The project takes two approaches. First, an MLP implemented entirely from scratch in NumPy to understand the underlying mechanics. Second, a CNN in PyTorch to demonstrate real-world performance and compare against the baseline.
Approach 1 — MLP from Scratch (NumPy)
Built without any deep learning framework. Every component is implemented manually: parameter initialisation (He scaling), forward propagation, cost computation (Binary Cross-Entropy), backpropagation, and gradient descent with learning rate decay. Both full-batch and mini-batch variants were implemented.
2-Layer Network
Architecture: LINEAR → ReLU → LINEAR → Sigmoid
- Full-batch (7000 epochs): 75.44% test accuracy
- Mini-batch (100 epochs): 78.40% test accuracy
4-Layer Network
Architecture: [LINEAR → ReLU] × 3 → LINEAR → Sigmoid
- Full-batch (7000 epochs): 76.44% test accuracy
- Mini-batch (100 epochs): 81.94% test accuracy
Approach 2 — CNN (PyTorch)
Three progressively improved CNN versions, each addressing overfitting from the previous.
Baseline CNN
Train: 99.39% / Test: 95.08% / Gap: 4.31%
CNN + Dropout
Dropout(0.5) inserted after FC1's ReLU, randomly zeroing 50% of neurons per batch to reduce memorisation.
Train: 99.89% / Test: 95.91% / Gap: 3.98%
CNNv3 — Augmentation + BatchNorm + Dropout (Best)
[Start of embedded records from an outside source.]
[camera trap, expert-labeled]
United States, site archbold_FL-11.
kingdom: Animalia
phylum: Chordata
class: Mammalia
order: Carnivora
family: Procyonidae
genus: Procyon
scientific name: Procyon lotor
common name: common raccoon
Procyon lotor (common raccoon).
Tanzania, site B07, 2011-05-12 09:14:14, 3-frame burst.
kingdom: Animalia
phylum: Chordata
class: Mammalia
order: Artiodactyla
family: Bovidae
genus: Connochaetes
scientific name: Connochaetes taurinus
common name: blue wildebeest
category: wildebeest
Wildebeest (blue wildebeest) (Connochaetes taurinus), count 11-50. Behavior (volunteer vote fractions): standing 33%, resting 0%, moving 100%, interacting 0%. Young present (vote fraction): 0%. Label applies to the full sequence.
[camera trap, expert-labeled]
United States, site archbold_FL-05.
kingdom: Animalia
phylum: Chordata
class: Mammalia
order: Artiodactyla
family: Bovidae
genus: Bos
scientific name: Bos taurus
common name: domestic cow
Three regularisation techniques combined:
| Technique | Where Applied | Effect |
|---|---|---|
| Data Augmentation | Training loader | RandomHorizontalFlip + RandomCrop — prevents memorising fixed orientations |
| Batch Normalisation | After Conv1 and Conv2 | Normalises activations per batch, stabilises training |
| Dropout(0.5) | After FC1 ReLU | Forces distributed representations in FC layers |
Results Summary
| Model | Train | Test | Gap |
|---|---|---|---|
| MLP 2-layer full-batch (7000ep) | 75.75% | 75.44% | 0.31% |
| MLP 4-layer full-batch (7000ep) | 76.64% | 76.44% | 0.20% |
| MLP 2-layer mini-batch (100ep) | 80.56% | 78.40% | 2.16% |
| MLP 4-layer mini-batch (100ep) | 86.82% | 81.94% | 4.88% |
| CNN baseline (10ep) | 99.39% | 95.08% | 4.31% |
| CNN + Dropout (25ep) | 99.89% | 95.91% | 3.98% |
| CNNv3 + Aug + BN + Dropout (50ep) | 97.22% | 96.47% | 0.76% |
Dataset
CIFAKE: Real and AI-Generated Synthetic Images (Kaggle). 100,000 training images (50K real / 50K fake) and 20,000 test images at 32×32 RGB. Real images sourced from CIFAR-10; fake images generated using Stable Diffusion v1.4.